Con la sentenza relativa al caso C-507/17, la Corte di giustizia europea ha rilevato che
… dalla normativa non emerge che il legislatore dell’Unione abbia proceduto a tale bilanciamento per quanto riguarda la portata di una deindicizzazione al di fuori dell’Unione, né che abbia scelto di attribuire ai diritti dei singoli una portata che vada oltre il territorio degli Stati membri.
Non risulta neppure che esso abbia inteso imporre a un operatore, come Google, un obbligo di deindicizzazione riguardante anche le versioni nazionali del suo motore di ricerca che non corrispondono agli Stati membri. Il diritto dell’Unione non prevede, per giunta, strumenti e meccanismi di cooperazione per quanto riguarda la portata di unadeindicizzazione al di fuori dell’Unione.
La Corte conclude quindi che, allo stato attuale, non sussiste, per il gestore di un motore di ricerca che accoglie una richiesta di deindicizzazione presentata dall’interessato, eventualmente a seguito di un’ingiunzione di un’autorità di controllo o di un’autorità giudiziaria di uno Stato membro, un obbligo, derivante dal diritto dell’Unione, di effettuare tale deindicizzazione su tutte le versioni del suo motore.
La Corte, dunque, riafferma la prevalenza dell’istituto della giurisdizione come limite geografico all’esercizio della potestà statuale e – correttamente – fa riferimento ai confini degli Stati membri e non dell’Unione Europea in quanto tale.
Non condivisibile, invece, è la parte della decisione dove
La Corte rileva poi che lo stabilimento di cui la Google Inc. dispone in territorio francese svolge attività, in particolare attività commerciali e pubblicitarie, che sono inscindibilmente connesse al trattamento di dati personali effettuato per le esigenze del funzionamento del motore di ricerca in questione e, dall’altro, che il suddetto motore di ricerca deve essere considerato –tenuto conto, in particolare, dell’esistenza di applicazioni-ponte (gateway) tra le sue diverse versioni nazionali– un soggetto che procedea un unico trattamento di dati personali nel contesto delle attività dello stabilimento francese dellaGoogle Inc.

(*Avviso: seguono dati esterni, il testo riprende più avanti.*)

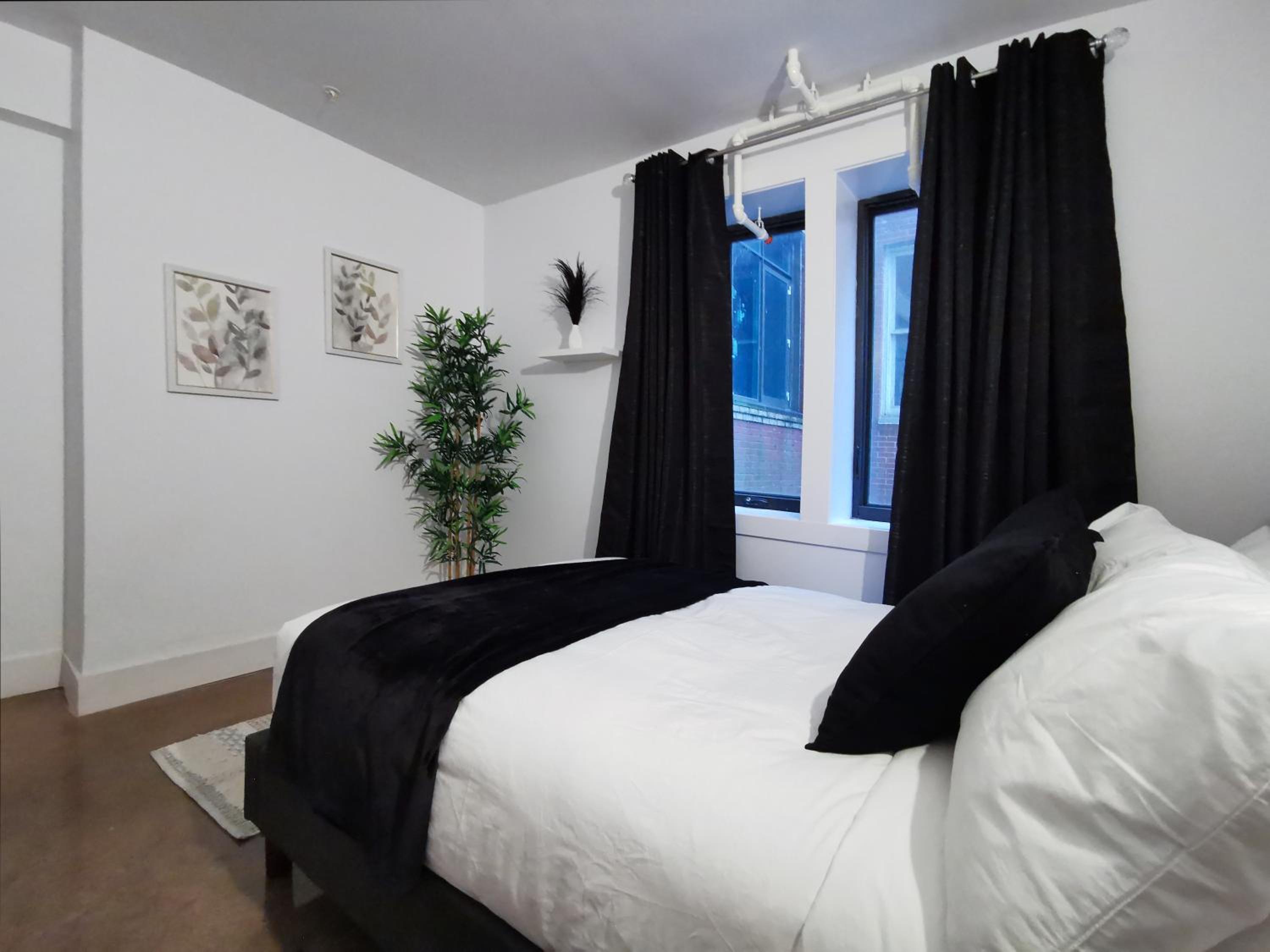 Two-Bedroom Suite - Photo 1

Tale situazione rientra quindi nell’ambito di applicazione della normativa dell’Unione in materia di protezione dei dati personali
Questo è lo stesso ragionamento che la Corte ha utilizzato per (auto)affermare la propria giurisdizione nel caso Costeja-Google Spain e utilizzato anche dal Garante dei dati personali nel procedimento Facebook-Cambridge Analytica. Si legge infatti nel provvedimento che sanziona Facebook Italy:
nel caso in argomento, le attività prese in esame sono state inequivocabilmente indirizzate ad utenti italiani attraverso le sezioni che Facebook riserva agli stessi per la fruizione dei servizi del social network. Appare pertanto evidente la stretta correlazione fra il territorio italiano e il contesto delle operazioni di trattamento svolte, che hanno riguardato, in massima parte, utenti italiani;
e che dunque
pur se riferita alle attività di un motore di ricerca gestito da un soggetto extraeuropeo, deve prendersi in considerazione anche quanto stabilito dalla sentenza della Corte di Giustizia dell’Unione Europea, C-131/12. In particolare, il punto n. 60 della predetta sentenza afferma che “un trattamento di dati personali viene effettuato nel contesto delle attività di uno stabilimento del responsabile di tale trattamento nel territorio di uno Stato membro […] qualora il gestore di un motore di ricerca apra in uno Stato membro una succursale o una filiale destinata alla promozione e alla vendita degli spazi pubblicitari proposti da tale motore di ricerca e l’attività della quale si dirige agli abitanti di detto Stato membro”;
Questo principio di diritto è comprensibile da un punto di vista politico, ma non accettabile da punto di vista giuridico.
Può anche essere vero che l’attività pubblicitaria sia finalizzata a “spingere” gli utenti ad utilizzare un servizio, ma è anche vero che la fruizione materiale e tecnica del servizio stesso avviene con un invio dei dati da parte dell’utente verso gli USA e che, dunque, il trattamento inizia al di fuori della UE. Quindi, in termini di trattamento di dati personali, gli obblighi diretti di chi fornisce il servizio iniziano solo successivamente e cioè, per esempio, quando tramite cookie vengono attivamente prelevate informazioni sull’utente.
Rimane però il fatto che la normativa sul trattamento dei dati personali disciplina la raccolta e non il “concorso” o il mero “supporto” alla racolta di dati. Dunque, se le filiali europee non svologono attività (anche parzialmente) autonoma nel processo tecnico di raccolta e trattamento ulteriore di dati non si può sostenere che anche ad esse debba applicarsi la normativa comunitaria.